Would you consider this vacuum normal?

Would you consider 9" of vacuum too little, or is that to be expected with 9 degrees of overlap? At higher RPMs and off throttle, I'd say it peaks at around 17-18 inches. Briefly of course.
I read online where people talk about 15" on a cammed LS1, but have yet to see someone say they've been down this low. Getting this thing to idle agreeably is quite a challenge. It wasn't too bad before I adjusted the VE table, but now that I have that right, too many other idle parameters need work and I'm not thrilled with the variations from morning cold starts to afternoon warm running idle.

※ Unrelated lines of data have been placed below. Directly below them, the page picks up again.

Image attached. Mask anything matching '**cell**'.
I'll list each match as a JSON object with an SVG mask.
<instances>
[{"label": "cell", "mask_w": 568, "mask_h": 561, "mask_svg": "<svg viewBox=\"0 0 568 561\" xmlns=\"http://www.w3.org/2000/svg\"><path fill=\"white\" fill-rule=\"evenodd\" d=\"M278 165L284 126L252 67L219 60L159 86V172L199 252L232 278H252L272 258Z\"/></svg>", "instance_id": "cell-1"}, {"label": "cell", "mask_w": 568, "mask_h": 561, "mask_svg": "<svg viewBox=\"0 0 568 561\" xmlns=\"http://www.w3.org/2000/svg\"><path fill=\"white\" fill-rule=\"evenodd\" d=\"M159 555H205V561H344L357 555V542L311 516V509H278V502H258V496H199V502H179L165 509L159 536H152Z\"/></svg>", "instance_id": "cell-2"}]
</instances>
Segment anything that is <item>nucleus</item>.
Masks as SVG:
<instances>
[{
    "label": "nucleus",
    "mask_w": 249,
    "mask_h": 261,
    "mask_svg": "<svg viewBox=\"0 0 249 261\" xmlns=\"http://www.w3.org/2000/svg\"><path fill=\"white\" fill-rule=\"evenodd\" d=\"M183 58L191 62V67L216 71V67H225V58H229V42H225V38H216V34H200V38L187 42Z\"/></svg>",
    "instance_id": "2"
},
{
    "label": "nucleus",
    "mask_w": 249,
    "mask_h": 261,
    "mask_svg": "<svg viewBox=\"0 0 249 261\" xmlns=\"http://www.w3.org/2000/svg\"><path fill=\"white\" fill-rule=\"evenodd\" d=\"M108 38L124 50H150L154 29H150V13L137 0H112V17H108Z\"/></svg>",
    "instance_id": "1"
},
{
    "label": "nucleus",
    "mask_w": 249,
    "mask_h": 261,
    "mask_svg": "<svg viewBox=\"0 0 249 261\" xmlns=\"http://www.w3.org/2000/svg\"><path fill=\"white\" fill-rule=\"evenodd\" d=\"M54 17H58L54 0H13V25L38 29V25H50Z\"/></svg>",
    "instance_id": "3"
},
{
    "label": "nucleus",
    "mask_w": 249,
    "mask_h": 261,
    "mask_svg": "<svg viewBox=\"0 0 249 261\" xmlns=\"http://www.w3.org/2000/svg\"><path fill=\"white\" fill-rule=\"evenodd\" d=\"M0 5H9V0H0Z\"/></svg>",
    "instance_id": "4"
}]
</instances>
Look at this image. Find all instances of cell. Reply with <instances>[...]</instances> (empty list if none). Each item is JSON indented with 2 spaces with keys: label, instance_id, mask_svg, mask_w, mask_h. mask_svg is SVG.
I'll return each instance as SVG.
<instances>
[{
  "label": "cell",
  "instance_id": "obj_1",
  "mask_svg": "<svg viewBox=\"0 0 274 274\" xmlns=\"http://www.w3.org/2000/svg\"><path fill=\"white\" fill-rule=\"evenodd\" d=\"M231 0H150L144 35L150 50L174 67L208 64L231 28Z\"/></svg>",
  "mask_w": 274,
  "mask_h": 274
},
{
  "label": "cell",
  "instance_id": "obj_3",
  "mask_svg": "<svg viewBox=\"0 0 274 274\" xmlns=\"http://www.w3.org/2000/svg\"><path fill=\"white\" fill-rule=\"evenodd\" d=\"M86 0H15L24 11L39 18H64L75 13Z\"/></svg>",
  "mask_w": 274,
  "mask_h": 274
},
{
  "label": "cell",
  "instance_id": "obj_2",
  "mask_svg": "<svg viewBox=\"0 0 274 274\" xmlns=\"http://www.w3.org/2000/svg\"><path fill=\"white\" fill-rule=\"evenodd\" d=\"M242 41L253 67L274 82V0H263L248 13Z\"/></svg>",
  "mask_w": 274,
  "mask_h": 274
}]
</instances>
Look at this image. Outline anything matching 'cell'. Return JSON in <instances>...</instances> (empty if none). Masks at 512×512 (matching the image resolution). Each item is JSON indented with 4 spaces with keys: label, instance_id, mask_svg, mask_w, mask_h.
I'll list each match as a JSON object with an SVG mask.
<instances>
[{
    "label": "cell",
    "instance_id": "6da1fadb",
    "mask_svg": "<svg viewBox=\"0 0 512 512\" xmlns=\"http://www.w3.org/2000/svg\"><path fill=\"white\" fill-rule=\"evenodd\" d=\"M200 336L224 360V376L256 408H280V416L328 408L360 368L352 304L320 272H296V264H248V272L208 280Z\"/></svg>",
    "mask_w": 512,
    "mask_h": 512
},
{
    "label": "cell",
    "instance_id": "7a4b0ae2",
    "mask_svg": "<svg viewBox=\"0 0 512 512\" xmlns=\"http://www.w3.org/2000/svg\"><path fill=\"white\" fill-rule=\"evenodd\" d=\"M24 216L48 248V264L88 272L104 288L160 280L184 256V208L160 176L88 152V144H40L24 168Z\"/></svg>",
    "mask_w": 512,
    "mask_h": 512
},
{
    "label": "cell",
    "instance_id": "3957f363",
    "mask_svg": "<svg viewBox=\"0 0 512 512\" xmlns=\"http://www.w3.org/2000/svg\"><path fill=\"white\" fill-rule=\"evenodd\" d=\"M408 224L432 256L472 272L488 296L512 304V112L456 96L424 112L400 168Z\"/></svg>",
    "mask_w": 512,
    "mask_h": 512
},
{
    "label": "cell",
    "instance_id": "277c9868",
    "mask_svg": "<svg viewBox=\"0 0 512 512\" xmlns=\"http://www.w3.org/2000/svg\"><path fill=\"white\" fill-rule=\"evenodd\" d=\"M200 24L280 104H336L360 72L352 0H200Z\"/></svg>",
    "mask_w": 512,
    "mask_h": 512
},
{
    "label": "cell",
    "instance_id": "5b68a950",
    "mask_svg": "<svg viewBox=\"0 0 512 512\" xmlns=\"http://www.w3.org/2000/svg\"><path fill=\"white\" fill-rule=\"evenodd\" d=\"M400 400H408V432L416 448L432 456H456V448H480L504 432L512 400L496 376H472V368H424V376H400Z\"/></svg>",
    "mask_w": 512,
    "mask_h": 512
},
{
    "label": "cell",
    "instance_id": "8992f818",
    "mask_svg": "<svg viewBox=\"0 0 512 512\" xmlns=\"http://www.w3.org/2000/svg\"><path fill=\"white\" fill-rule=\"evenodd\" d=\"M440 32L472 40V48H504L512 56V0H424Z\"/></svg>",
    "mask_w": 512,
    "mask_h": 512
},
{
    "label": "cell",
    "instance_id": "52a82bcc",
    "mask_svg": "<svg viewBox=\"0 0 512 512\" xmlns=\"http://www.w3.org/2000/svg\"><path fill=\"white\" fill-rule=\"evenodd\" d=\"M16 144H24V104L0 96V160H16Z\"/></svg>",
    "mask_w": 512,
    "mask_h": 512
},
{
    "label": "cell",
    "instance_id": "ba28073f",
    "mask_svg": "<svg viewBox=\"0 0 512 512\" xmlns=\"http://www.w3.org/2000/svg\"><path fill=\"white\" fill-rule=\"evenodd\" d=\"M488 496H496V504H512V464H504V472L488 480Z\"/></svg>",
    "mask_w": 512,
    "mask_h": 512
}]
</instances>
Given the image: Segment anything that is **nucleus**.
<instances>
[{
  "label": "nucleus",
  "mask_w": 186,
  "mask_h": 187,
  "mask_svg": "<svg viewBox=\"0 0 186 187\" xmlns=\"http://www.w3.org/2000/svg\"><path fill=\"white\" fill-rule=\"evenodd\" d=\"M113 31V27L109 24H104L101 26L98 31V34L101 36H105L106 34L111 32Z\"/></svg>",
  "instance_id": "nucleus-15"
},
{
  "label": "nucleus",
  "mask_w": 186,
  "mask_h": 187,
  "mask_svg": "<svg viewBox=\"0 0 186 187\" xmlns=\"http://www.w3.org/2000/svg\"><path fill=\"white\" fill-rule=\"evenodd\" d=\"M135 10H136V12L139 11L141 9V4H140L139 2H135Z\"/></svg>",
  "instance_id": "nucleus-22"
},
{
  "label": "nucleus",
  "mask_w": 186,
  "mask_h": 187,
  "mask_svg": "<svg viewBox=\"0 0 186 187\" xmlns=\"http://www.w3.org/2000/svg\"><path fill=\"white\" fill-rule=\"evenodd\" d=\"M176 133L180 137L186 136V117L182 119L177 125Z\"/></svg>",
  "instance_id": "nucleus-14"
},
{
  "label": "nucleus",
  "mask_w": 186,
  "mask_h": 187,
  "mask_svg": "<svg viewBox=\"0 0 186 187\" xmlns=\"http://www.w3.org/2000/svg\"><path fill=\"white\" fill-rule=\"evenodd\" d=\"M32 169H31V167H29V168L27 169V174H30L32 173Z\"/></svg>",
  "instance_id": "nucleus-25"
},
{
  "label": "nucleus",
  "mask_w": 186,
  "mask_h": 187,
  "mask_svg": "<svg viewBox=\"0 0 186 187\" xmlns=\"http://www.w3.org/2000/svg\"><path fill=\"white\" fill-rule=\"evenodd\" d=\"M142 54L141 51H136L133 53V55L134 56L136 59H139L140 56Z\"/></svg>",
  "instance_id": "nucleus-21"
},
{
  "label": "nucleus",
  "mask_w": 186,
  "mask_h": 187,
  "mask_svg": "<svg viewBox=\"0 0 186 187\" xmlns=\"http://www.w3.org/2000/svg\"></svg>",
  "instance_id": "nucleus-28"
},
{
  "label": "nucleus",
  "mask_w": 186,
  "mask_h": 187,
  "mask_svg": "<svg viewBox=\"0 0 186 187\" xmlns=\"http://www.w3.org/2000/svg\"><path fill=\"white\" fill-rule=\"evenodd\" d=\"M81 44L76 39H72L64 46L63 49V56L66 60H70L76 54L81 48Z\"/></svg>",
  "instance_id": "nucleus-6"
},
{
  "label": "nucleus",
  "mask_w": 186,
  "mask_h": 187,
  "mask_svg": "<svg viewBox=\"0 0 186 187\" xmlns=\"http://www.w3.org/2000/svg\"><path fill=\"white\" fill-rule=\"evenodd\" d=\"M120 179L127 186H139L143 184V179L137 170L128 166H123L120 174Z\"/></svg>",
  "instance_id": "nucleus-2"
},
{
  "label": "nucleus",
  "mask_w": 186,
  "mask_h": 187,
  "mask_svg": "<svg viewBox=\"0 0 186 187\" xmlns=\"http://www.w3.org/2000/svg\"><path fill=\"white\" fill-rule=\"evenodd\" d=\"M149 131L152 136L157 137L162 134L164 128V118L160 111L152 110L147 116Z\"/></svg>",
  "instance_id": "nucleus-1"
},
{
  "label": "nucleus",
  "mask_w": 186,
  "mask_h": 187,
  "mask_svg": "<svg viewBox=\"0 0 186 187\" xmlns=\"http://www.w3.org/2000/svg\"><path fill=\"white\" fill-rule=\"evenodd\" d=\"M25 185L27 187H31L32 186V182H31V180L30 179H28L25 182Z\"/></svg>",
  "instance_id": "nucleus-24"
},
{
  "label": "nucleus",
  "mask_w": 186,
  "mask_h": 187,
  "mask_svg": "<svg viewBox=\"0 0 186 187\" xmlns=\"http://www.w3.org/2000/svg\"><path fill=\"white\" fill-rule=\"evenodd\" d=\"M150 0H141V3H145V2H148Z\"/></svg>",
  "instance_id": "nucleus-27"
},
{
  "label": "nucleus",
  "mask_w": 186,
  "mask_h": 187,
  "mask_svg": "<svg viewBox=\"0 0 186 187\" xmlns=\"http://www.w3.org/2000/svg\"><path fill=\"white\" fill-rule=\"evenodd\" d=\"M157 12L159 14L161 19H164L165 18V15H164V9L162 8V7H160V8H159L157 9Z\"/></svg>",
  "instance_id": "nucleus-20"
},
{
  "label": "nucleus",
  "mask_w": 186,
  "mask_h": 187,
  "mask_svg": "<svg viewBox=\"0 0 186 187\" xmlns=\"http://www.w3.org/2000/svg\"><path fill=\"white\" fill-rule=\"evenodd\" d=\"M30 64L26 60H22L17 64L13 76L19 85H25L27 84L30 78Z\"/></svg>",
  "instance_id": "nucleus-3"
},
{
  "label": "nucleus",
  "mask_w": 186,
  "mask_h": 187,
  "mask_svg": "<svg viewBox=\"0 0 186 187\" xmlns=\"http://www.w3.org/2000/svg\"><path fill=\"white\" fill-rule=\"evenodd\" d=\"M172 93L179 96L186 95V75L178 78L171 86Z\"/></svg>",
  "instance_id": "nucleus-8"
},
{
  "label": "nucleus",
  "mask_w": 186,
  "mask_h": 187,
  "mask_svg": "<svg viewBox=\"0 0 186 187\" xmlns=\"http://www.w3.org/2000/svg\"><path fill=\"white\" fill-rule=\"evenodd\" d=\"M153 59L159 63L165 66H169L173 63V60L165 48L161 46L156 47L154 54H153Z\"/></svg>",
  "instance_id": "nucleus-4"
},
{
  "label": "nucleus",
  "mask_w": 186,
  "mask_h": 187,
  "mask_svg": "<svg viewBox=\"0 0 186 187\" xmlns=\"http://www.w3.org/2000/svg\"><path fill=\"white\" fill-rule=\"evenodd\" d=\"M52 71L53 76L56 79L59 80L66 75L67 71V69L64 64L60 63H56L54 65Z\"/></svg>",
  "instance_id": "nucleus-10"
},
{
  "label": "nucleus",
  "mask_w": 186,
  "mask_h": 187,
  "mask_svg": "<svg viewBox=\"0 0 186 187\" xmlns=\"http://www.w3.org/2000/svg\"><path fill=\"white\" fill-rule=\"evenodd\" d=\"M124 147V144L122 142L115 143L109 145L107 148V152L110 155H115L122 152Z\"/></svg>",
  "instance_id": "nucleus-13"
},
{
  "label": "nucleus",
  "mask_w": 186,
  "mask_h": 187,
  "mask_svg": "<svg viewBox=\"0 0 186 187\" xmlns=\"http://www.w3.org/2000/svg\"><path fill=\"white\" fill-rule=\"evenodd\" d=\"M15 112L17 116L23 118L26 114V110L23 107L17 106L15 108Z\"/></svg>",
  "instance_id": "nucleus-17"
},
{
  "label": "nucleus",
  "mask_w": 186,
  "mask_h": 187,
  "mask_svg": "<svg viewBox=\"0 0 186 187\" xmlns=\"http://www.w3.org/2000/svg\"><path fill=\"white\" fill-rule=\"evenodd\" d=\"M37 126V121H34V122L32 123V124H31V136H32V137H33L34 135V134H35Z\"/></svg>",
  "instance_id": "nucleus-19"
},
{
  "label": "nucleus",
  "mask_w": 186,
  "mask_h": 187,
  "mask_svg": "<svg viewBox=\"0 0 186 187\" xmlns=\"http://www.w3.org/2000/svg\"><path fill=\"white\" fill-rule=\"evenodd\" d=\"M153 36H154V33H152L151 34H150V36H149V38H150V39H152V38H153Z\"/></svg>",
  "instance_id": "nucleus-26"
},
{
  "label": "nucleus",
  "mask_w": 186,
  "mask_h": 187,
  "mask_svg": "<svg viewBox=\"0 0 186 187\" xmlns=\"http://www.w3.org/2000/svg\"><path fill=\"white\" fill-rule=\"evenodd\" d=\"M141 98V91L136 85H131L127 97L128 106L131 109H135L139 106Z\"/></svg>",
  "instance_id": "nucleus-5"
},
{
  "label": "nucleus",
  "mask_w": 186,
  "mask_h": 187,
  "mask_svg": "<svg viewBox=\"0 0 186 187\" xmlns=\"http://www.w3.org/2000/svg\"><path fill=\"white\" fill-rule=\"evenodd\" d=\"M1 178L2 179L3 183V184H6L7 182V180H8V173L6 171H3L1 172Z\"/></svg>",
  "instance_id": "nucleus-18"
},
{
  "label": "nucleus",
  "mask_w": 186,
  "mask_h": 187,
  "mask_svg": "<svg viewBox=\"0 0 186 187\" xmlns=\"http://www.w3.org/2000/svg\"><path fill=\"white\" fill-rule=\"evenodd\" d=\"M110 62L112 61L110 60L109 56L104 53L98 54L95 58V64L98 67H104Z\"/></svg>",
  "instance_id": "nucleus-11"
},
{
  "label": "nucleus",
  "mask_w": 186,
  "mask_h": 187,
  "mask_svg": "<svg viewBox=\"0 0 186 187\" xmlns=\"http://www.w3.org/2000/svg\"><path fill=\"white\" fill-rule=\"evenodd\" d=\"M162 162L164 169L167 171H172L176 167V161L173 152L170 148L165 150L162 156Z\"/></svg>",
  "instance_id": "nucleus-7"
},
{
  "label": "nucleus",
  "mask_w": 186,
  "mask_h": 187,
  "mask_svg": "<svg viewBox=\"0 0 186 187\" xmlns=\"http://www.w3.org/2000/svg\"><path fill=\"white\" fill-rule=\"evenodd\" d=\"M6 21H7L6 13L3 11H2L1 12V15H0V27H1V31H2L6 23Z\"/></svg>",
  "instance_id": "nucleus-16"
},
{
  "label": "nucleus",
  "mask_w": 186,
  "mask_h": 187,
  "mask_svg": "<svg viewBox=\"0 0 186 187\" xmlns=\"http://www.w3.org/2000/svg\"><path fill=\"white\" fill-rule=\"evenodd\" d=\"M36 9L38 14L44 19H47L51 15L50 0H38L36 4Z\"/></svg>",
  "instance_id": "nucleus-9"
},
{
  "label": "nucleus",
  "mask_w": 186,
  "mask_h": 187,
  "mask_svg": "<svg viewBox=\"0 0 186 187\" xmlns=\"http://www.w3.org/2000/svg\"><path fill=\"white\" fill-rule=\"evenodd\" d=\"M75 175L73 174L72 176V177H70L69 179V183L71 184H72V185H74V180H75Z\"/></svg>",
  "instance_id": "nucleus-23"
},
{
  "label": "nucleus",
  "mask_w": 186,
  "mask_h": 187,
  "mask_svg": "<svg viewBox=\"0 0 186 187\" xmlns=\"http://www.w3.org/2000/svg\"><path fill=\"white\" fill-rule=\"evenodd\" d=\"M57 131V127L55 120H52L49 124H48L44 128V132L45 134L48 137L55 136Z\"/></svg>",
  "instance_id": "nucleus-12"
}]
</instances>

I want to say I don't have a vac leak, but I just don't think I'm getting enough out of this car. Yea, the tune has a little to do with it and that's not perfect by any means. But for it to be this low I'm not sure where to look. I already put on new intake gaskets. Replaced the entire PCV setup, I know the HVAC has no leaks, and beyond that, unless the valves/cylinders themselves are the issue, I'm lost. Oil looks very clean so I don't think there is an issue with the cylinders. The engine wasn't 'new' so leakdown was a little inconsistent, but not too bad. I probably have numbers on that here somewhere. I'd hate to go tearing the motor back down to chase vacuum, but that might be what ends up happening this winter.
(edit) I should have mentioned, lifts are .600 so in every spec mine is milder than yours.
Last edited by K-Spaz; Oct 13, 2016 at 08:43 AM.
There has been and continues to be a lot of confusion about pushrod length and lifter preload. It might be time well spent to pop one valve cover and see just what you have.
Do you know what lifters were installed. One of the roller lifters Comp sells requires a preload of only 2 (two) thousandths. There's so little room for the lifter to accept more preload that setting it up with the normal 50-80 thousandths has you running like you're on solid lifters with way too much preload.
As for idle stability, I agree that the information you'll see out there can give you a really bad rash on the bumm. If you want to go Speed Density, not so bad, because the 02 sensors are out of the mix. On the other hand, if you want the oem configuration, you've got reversion hitting the MAF, slow 02 sensors if you have headers, and a VE table that just doesn't want to see what the MAF sees. I was able to get mine to behave somewhat and most people would probably have been satisfied, but I was not, so after far too many hours trying to decipher the interactions, I took mine to a pro and now both my cars come off idle and back very nearly like a stocker.
Since you have HPT, there are some reputable people that will do remote tuning with you. You can be stubborn like me, and battle with it on your own out of disbelief that it can be too complicated to crack, or pay a few bucks to let someone that knows what they're doing fix it for you and go have fun driving your car.
I finally threw up the white flag and have no regrets that I did. My only regret is that I didn't do it farrrrrr sooner.

There has been and continues to be a lot of confusion about pushrod length and lifter preload. It might be time well spent to pop one valve cover and see just what you have.
Do you know what lifters were installed. One of the roller lifters Comp sells requires a preload of only 2 (two) thousandths. There's so little room for the lifter to accept more preload that setting it up with the normal 50-80 thousandths has you running like you're on solid lifters with way too much preload.
As for idle stability, I agree that the information you'll see out there can give you a really bad rash on the bumm. If you want to go Speed Density, not so bad, because the 02 sensors are out of the mix. On the other hand, if you want the oem configuration, you've got reversion hitting the MAF, slow 02 sensors if you have headers, and a VE table that just doesn't want to see what the MAF sees. I was able to get mine to behave somewhat and most people would probably have been satisfied, but I was not, so after far too many hours trying to decipher the interactions, I took mine to a pro and now both my cars come off idle and back very nearly like a stocker.
Since you have HPT, there are some reputable people that will do remote tuning with you. You can be stubborn like me, and battle with it on your own out of disbelief that it can be too complicated to crack, or pay a few bucks to let someone that knows what they're doing fix it for you and go have fun driving your car.
I finally threw up the white flag and have no regrets that I did. My only regret is that I didn't do it farrrrrr sooner.
Well, with it being wintertime I'll probably beat my head against the wall a while yet. There's no tuner I know of within 3 hours of here so I'll probably mess with it some more. It seems to be running better today, and idles nice (more or less). It isn't perfect but it's drivable. I need to move on from the idle and get the top end and higher rpm timing right now. I didn't want to move on before I investigated the vacuum thing. If that was unduly low, I was going to look into that before attempting to go further. I just didn't think there was a vacuum leak (other than the valve overlap)I imagine if I was to have the block bored, put in new pistons and rings, get the heads redone, I could probably get a lot more. But I don't intend to do that, at least not for a while anyway.